Workshops owners are reluctant to abandon the area, where many of the sculpting operations have existed for 150 years.
“Most of the workshops were owned and inherited by generations since the Konbaung Era [1752-1885]. When King Mindon built Yadanabon Palace, he located our ancestors here to work together,” said another workshop owner.
Since King Mindon’s reign in the mid-19th century, craftsmen, embroiderers and gold leaf makers have congregated in various Mandalay quarters where many of the fellow residents share the same trade. In an area named Myat Par Yat, all of the workshops specialize in gold leafing. Those seeking purveyors of traditional embroidery can find what they are looking for in the Shwe Chyee Doe Yat quarter.
For stone sculptures, Kyauk Sit Tan is the place to be.
Mandalay’s reputation as a major center for stone sculpting is on the rise, drawing local and foreign collectors and casual buyers. Statues of the Buddha are in particular demand.
Sculpting’s Double-Edged Knife
As the industry moves from hand-crafted to machine-made sculptures, production rates have doubled or tripled—and so has the dust.
“Working with electrical equipment speeds up the production and the dust as well,” said sculptor Khin Maung Zaw as he shook some of the statues’ fine white byproduct from his hair. “But these particles haven’t interrupted our health yet. Maybe we are not aware of the effects.
“Sometimes, we try to put masks on but the hot weather forces us to not wear the mask as we are suffocated by them,” he added. “Working without a mask feels much better. We have not suffered serious illness due to the particles yet.”
Like Khin Maung Zaw, many other workers and shop owners said concern about the health effects of the dust take a backseat to the threat of forcible relocation.
The Mandalay sculpting industry’s rising reputation has been a blessing and a curse.

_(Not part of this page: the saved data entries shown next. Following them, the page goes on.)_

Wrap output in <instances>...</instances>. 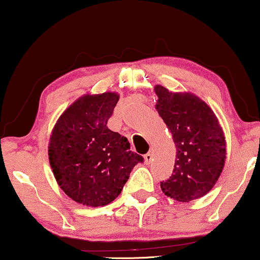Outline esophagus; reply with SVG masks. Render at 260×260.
I'll list each match as a JSON object with an SVG mask.
<instances>
[{
  "label": "esophagus",
  "mask_w": 260,
  "mask_h": 260,
  "mask_svg": "<svg viewBox=\"0 0 260 260\" xmlns=\"http://www.w3.org/2000/svg\"><path fill=\"white\" fill-rule=\"evenodd\" d=\"M151 159H152V151L150 150L144 155V161H145V163H150Z\"/></svg>",
  "instance_id": "34e87169"
}]
</instances>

In forcing workshops to move their operations, the city’s municipal department reportedly said the road was narrowing due to the growing piles of uncut stones, half-crafted figurines and polished statues being showcased. The spillover—a sign of a prospering industry that was blamed for worsening traffic congestion—was cited along with the increased dust created by the sculptors, which officials said was negatively affecting neighboring residents’ health.
Since the August announcement, more than 40 workshops have been forcibly shut down.
“Every month, we’ve been forced to sign a letter in which we are agreeing to find new locations by ourselves. But how is that possible? We’ve worked here for many centuries and it’s very hard to find a new place in Mandalay. It seems like we all have to move to Sagyin Mountain, where all the raw alabaster is produced,” Soe Lin said.
“If we have to move to another place, we can find [locations] only on the outskirts of the city, which will cause difficulties in showcasing the statues. The customers will also have a hard time finding us, a convenience of the current Kyauk Sit Tan location,” he added.
Local residents and elders acknowledge the challenges to Mandalay’s ancient sites and landmarks in the face of modern development pressures. Many are urging the government to maintain them in order to preserve a cultural and historical heritage that has endured for centuries.
“Another stone sculpturing area located in the western part of Mandalay, Tha Mee Daw Kyauk Sitt Tan, was extinct a long time ago for the same reason, to widen up the streets,” said Hsu Hnget, a prominent writer and resident of Mandalay. “Only Kyauk Sit Tan of the Maha Muni Pagoda area remains as an image of Mandalay’s stone sculpting industry. This area must be preserved as it is a living museum of Burmese culture.
“Moving the workshops to widen up the road is not the only solution we have. We can choose another road alternatively. The workshops’ owners, and workers as well, have to take responsibility to reduce the waste, dust and particles spreading … It is very important to share responsibility and understand the value of the culture we have.”